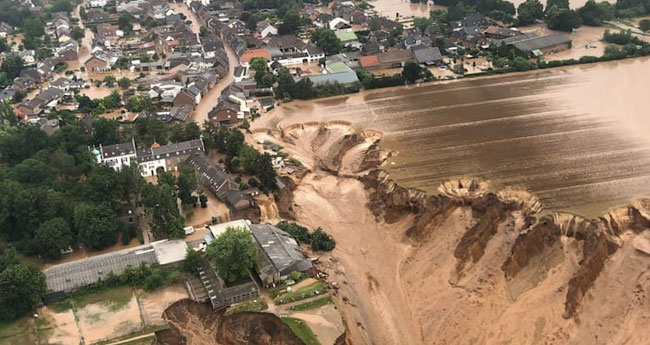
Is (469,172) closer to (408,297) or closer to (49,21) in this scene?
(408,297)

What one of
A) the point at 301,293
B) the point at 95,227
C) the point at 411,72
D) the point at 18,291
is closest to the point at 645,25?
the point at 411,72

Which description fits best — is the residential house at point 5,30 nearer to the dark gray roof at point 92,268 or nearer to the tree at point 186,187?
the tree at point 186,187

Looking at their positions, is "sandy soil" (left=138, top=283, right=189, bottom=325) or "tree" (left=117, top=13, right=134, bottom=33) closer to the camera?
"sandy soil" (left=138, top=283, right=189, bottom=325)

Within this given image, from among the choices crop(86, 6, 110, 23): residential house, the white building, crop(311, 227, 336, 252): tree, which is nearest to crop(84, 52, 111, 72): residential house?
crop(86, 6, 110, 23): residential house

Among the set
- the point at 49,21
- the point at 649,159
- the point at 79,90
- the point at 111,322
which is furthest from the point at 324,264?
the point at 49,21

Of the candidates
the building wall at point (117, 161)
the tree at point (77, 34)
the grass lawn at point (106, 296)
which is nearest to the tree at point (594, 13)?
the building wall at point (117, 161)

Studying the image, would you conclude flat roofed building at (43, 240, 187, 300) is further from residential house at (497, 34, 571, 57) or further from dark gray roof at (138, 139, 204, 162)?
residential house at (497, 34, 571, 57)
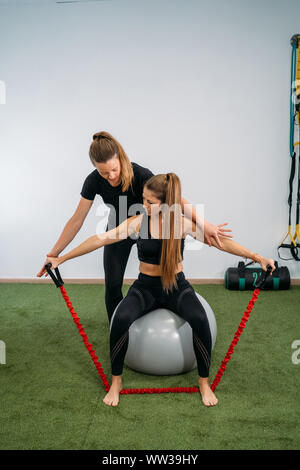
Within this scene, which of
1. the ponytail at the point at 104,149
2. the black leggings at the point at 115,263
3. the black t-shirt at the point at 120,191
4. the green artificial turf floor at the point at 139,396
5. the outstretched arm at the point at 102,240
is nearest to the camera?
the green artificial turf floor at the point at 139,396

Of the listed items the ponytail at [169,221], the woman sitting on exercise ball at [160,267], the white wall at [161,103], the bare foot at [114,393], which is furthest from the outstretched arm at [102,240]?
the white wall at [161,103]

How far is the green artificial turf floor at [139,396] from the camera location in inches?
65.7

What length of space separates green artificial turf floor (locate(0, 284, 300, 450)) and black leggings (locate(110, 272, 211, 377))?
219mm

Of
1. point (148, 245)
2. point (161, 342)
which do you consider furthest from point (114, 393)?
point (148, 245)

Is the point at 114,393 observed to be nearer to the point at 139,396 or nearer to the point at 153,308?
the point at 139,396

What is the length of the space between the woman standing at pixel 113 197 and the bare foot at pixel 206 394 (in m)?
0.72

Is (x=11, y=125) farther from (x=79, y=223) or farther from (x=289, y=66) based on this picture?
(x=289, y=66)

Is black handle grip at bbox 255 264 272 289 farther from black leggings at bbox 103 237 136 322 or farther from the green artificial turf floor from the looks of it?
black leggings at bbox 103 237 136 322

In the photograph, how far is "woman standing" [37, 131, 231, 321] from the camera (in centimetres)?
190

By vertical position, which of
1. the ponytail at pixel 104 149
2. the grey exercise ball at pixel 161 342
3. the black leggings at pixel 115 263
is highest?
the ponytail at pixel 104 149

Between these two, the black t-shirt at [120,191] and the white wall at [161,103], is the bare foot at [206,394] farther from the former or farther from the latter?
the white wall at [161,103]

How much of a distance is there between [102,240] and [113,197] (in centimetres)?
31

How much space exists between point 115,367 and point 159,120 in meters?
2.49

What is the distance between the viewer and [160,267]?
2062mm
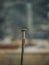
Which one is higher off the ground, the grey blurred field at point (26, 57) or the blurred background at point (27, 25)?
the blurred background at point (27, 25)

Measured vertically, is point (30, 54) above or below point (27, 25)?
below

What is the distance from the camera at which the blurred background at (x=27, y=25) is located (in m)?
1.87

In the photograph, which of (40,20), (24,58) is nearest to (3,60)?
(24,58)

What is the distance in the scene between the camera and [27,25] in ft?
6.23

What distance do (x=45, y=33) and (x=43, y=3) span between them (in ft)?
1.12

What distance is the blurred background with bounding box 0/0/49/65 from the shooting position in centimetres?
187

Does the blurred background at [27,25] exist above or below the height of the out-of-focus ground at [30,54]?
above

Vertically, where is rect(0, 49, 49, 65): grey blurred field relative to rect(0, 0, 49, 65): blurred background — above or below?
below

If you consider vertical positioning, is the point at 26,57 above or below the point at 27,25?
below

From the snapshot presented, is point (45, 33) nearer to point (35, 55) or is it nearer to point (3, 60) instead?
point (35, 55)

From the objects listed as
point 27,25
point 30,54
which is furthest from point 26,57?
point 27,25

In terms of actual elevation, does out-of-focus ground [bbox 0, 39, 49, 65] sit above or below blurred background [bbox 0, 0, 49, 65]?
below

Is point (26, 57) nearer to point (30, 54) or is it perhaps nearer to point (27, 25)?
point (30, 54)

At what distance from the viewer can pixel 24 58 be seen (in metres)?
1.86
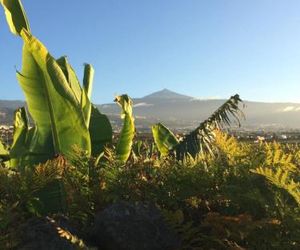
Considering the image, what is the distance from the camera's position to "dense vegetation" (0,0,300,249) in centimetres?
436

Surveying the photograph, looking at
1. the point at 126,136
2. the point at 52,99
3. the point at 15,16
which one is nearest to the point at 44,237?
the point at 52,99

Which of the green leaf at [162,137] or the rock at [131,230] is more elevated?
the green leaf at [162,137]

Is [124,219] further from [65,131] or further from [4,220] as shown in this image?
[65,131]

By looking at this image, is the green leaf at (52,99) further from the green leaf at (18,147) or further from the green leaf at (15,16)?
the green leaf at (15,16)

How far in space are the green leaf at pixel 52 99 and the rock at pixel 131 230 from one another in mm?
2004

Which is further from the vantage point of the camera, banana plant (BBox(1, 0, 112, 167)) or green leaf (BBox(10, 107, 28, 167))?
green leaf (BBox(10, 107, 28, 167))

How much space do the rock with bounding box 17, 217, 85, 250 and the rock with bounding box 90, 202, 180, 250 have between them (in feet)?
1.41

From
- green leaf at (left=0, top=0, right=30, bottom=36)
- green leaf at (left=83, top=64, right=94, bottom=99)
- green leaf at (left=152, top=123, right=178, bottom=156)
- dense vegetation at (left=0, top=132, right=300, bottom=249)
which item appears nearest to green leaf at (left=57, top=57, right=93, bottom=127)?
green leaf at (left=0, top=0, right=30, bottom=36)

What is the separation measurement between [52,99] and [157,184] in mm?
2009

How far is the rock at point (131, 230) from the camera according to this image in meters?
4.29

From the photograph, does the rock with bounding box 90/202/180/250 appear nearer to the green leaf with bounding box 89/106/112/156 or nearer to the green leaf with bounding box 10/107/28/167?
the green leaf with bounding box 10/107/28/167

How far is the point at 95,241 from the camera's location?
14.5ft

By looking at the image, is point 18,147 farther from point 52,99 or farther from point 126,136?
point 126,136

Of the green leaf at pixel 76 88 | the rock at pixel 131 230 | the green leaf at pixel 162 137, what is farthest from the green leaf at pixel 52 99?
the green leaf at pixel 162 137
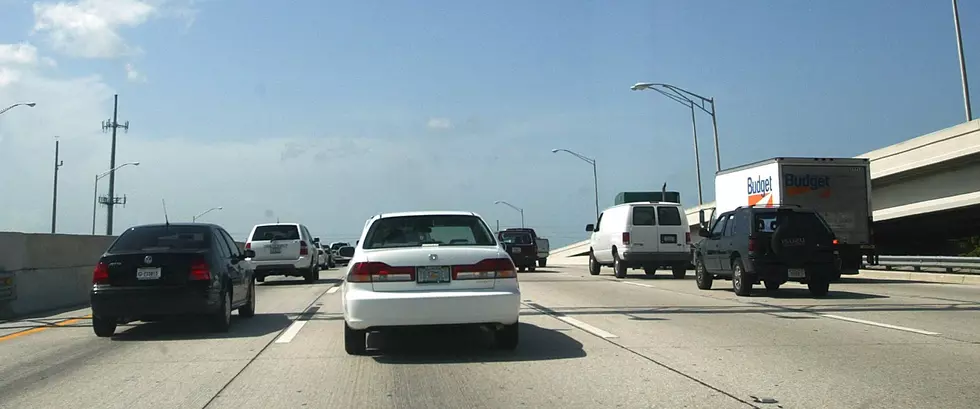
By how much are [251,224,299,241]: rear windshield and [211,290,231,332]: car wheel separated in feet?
━━━
=== The exercise ===
Make an exact copy of only those lines that run from the line with "How far is the rock" through the end of the records, excluding pictures.

=== Task solution ===
How far is the rock at point (131, 230) from the camera according to this image in meters?
4.29

From the photograph, does the rock with bounding box 90/202/180/250 appear nearer to the green leaf with bounding box 89/106/112/156 or nearer to the green leaf with bounding box 10/107/28/167?
the green leaf with bounding box 10/107/28/167

How far is the point at 95,241 from the camera's location?
14.5ft

By looking at the image, is point 18,147 farther from point 52,99 or farther from point 126,136?
point 126,136

Of the green leaf at pixel 76 88 | the rock at pixel 131 230 | the green leaf at pixel 162 137, what is farthest from the green leaf at pixel 52 99?
the green leaf at pixel 162 137
By how much are [251,224,299,241]: rear windshield and [211,290,231,332]: car wheel separated in feet?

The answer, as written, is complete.